Crysis 3 preview: knowing its niche
by Kat Bailey, shacknews.com, Dec 7, 2012 12:00PM PST
At an Electronic Arts holiday showcase dominated by shooters this week, Crysis 3 stood out as being the most polished and impressive of the bunch. Of course, polish has never really been an issue for the Crysis series. It remains famous for being The Benchmark--the kind of game that can push even a dedicated gaming rig to its limits. That tradition looks to continue with Crysis 3. At the event, the demo was running on $5,000 computers, and my, did it ever look fine.
Crysis 3 has more going for it than just great graphics though. At this early stage, it also looks like a very challenging shooter. Possibly the most challenging shooter of 2013.
Crytek offered a taste of that difficulty in their latest demo, which is set in a derelict New York City train station overrun by aliens and totalitarian CELL operatives. Wearing your powersuit, which is capable of cloaking and other technological tricks, your only goal is to get from Point A to Point B. Easier said than done.

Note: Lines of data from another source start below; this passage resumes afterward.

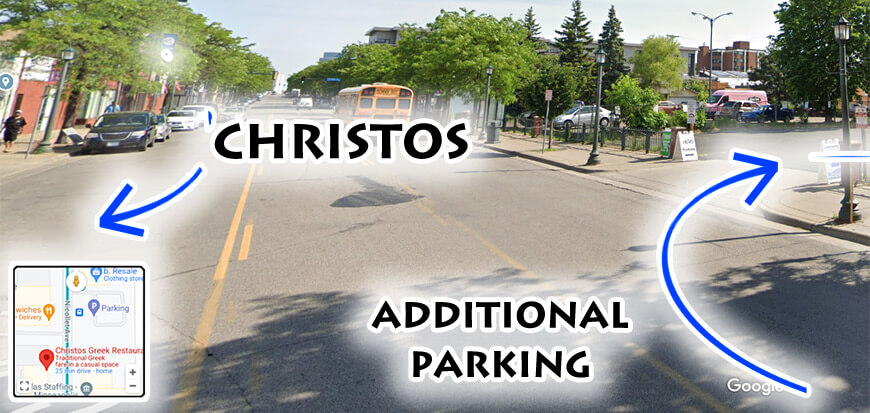 Additional Christos Parking Now Available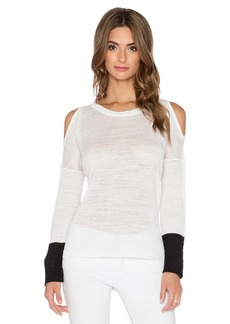 Central Park West Hydra Pullover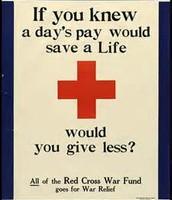 Red Cross Bonds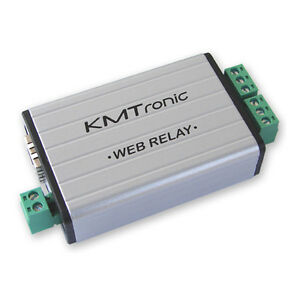 WEB Server Android APP KMTronic LAN TCP//IP Ethernet 2 Channel Relay board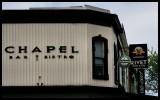 Chapel Bar Bistro.jpg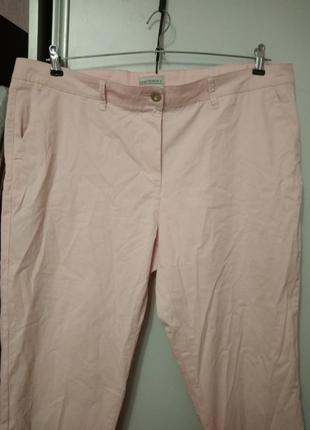 Укороченный брючки, штаны,  размер 54-562 фото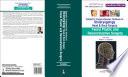 Sataloff s Comprehensive Textbook of Otolaryngology  Head   Neck Surgery Book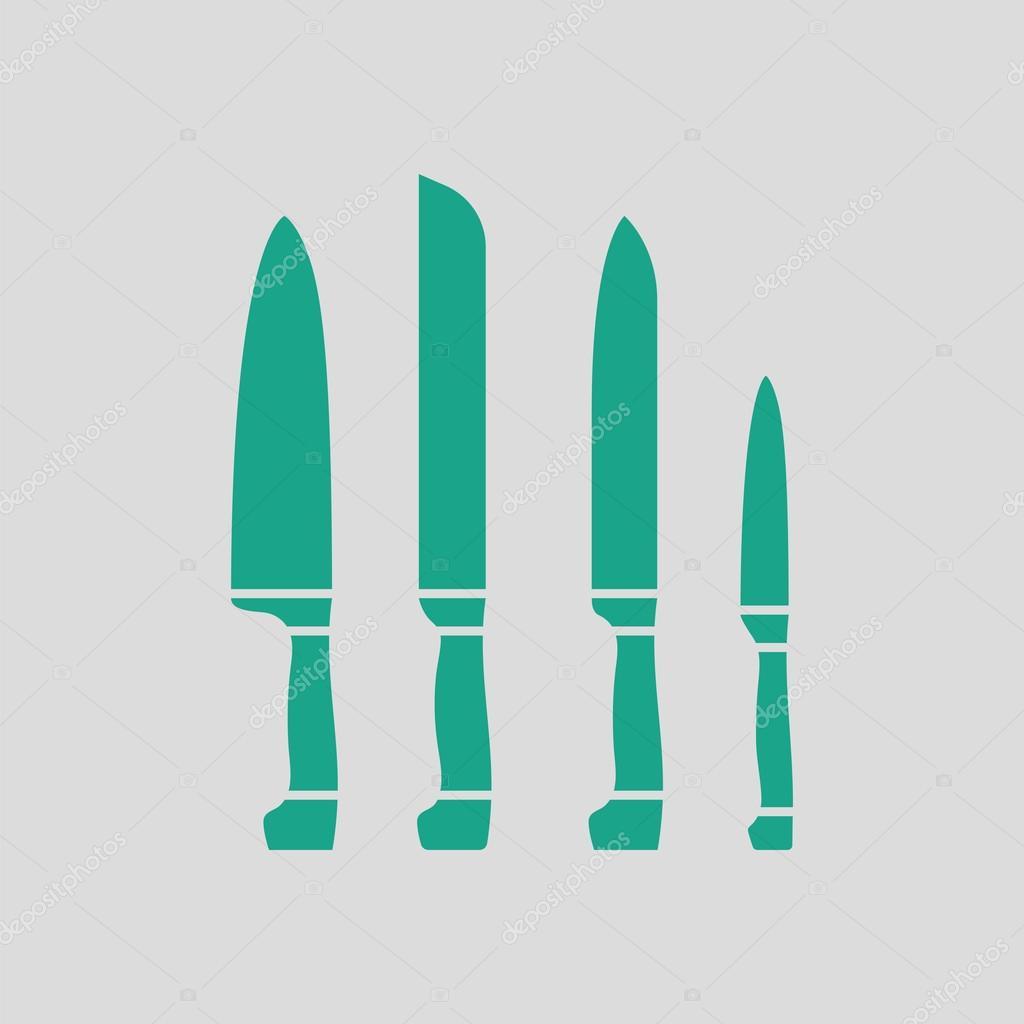 Küchenmesser set Symbol — Stockvektor © angelp #127543068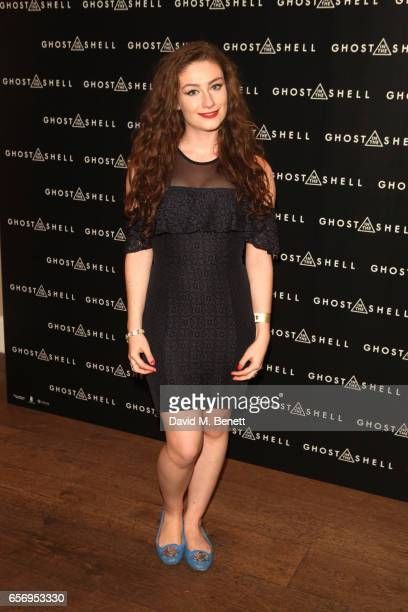 Amber Doig Thorne attends the UK Gala Screening of 'Ghost In The Shell' at The Ham Yard Hotel on March 23 2017 in London England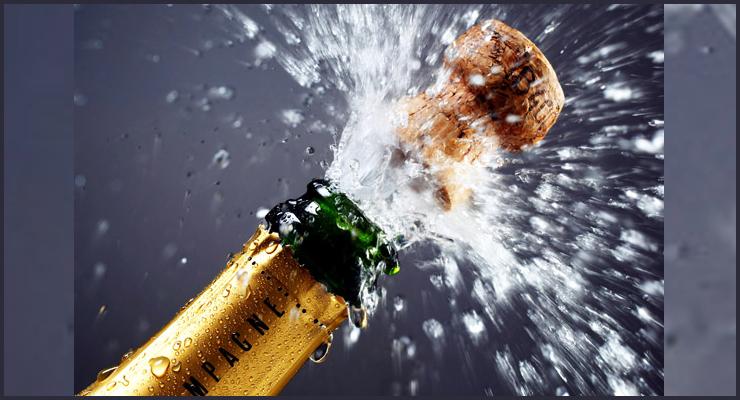 Como abrir una botella de champagne o cava.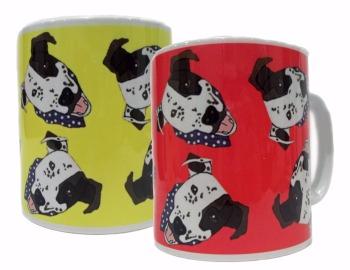 Arthur Crossbreed Rescue Mongrel Dog Ceramic Mug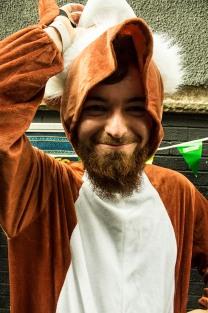 fun in a fox suit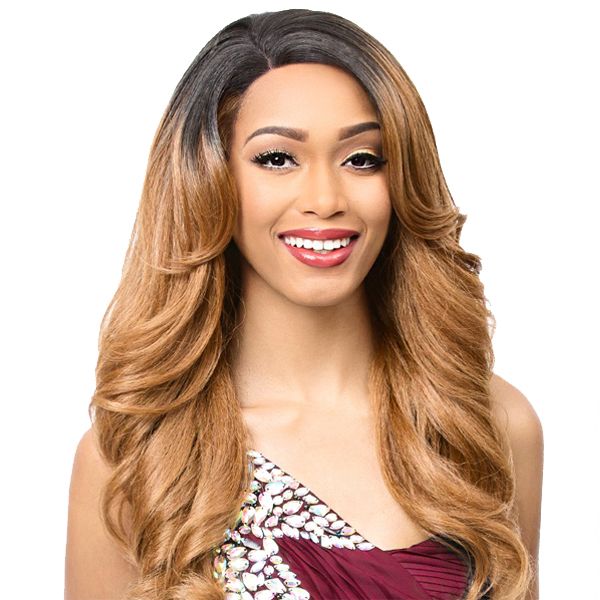 It's A Lace Front Wig - Synthetic Lace Front Wig - SWISS LACE MONTESSA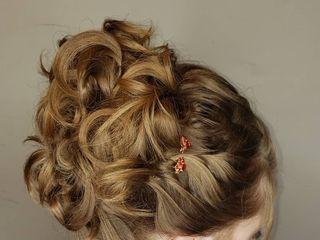 Kandice ShaRhea Hair & Make-Up Company 2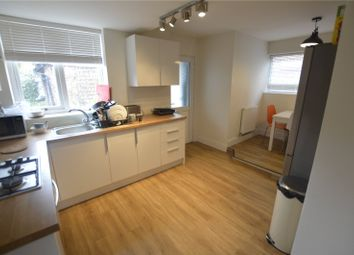 Thumbnail 1 bedroom semi-detached house to rent in Highgrove Street, Reading, Berkshire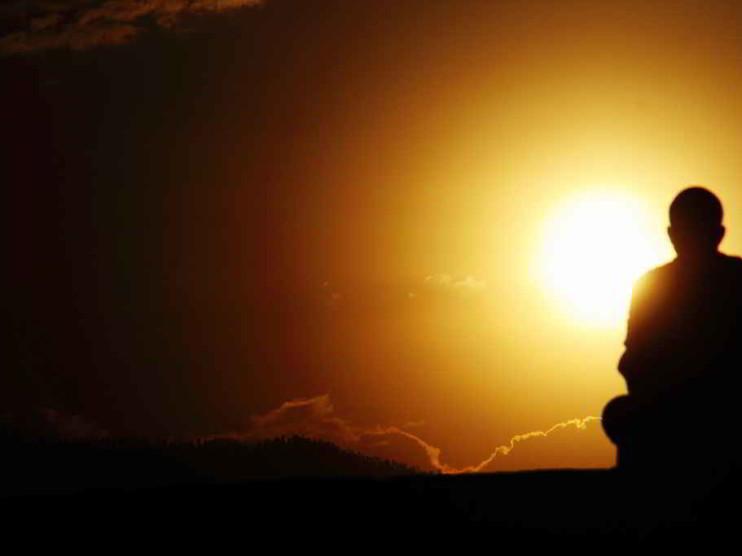 El valor de la fortaleza emocional, 3 elementos que la componen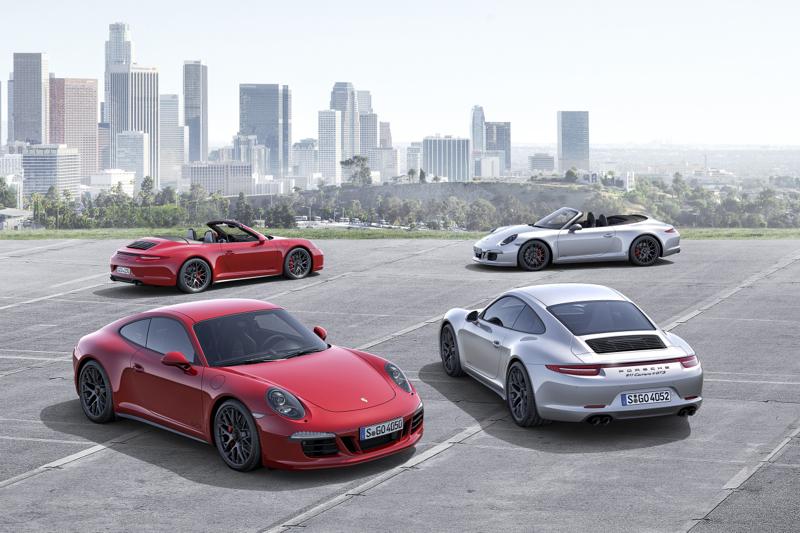 DLEDMV_Porsche_991_GTS_Communauty_04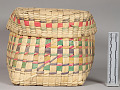 View Basketry Box digital asset number 3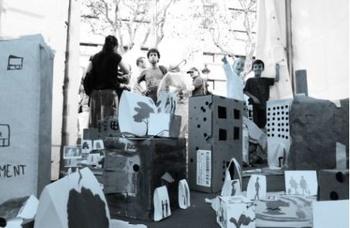 Raons Públiques  | Taller de diseño urbano participativo.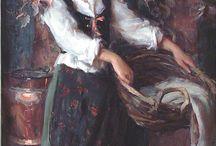 Daniel F. Gerhartz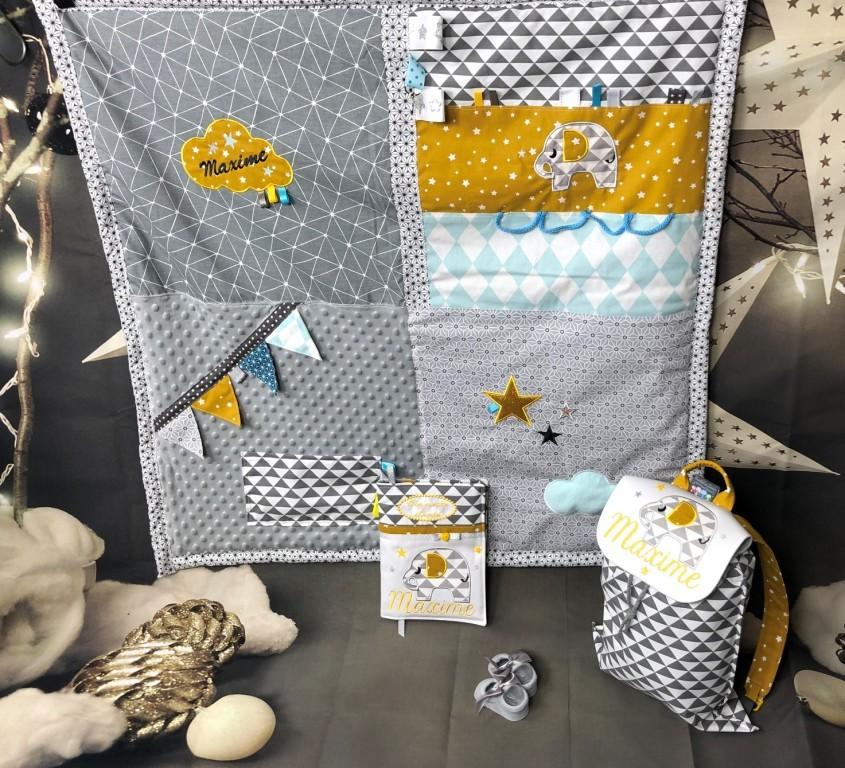 tapis de jeu bebe personnalise tapis de parc 85x85 tapis d eveil modele garcon gris et moutarde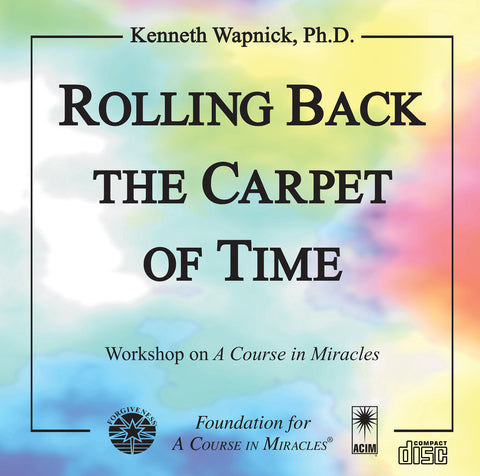 Rolling Back the Carpet of Time [CD]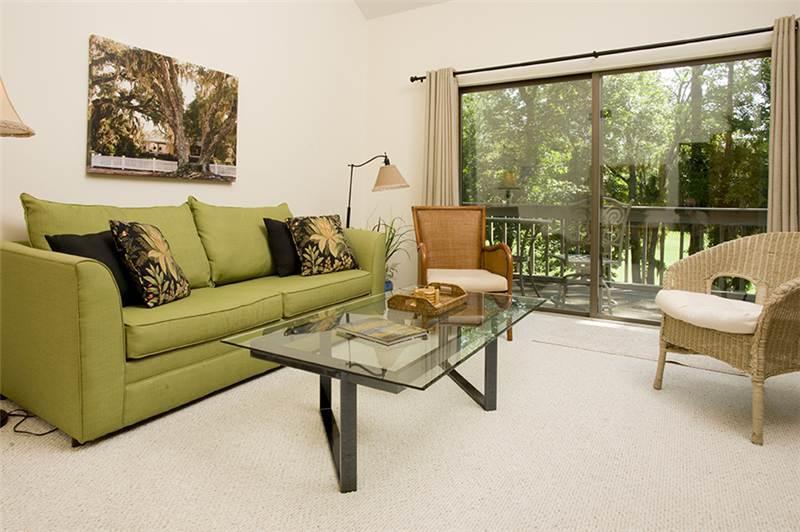 Racquet Club Villas 2361 - Image 1 - Hilton Head - rentals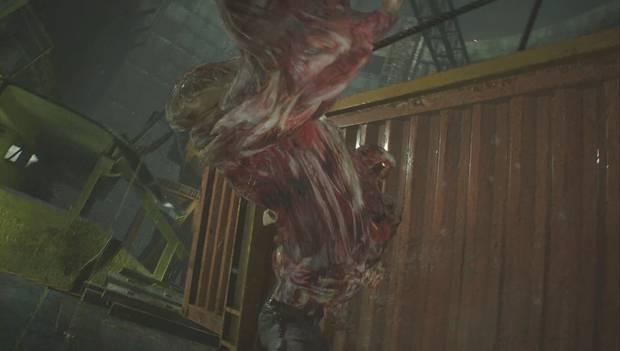 Resident Evil 2 Remake - Encuentra los enchufes: Golpea a Birkin con el contenedor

Wielding a high-powered bow and arrow, the enemies stationed both above and below will open up with some serious firepower the moment they spot you. You are more powerful by far, but CELL can quickly overwhelm you with sheer firepower. It's difficult enough that number of journalists found themselves struggling just to get past the first area. There is a strategy though: run.
Using your suit's cloaking device, which is governed by an energy meter that quickly recharges, it's possible to scout out the waypoint before making a break for it. Assuming you keep to the edges of the dilapidated station and only attack when you need to, it's possible to make it up the stairs and out of the station without too much trouble. But, of course, the main event is still to come.
The next section takes place in a field dominated by tall grass. Do you remember the only good scene in Lost World: Jurassic Park? The one where the dinosaurs are grabbing people as they try to sprint through the tall grass? Replace the dinosaurs with aliens, and you've got Crysis 3.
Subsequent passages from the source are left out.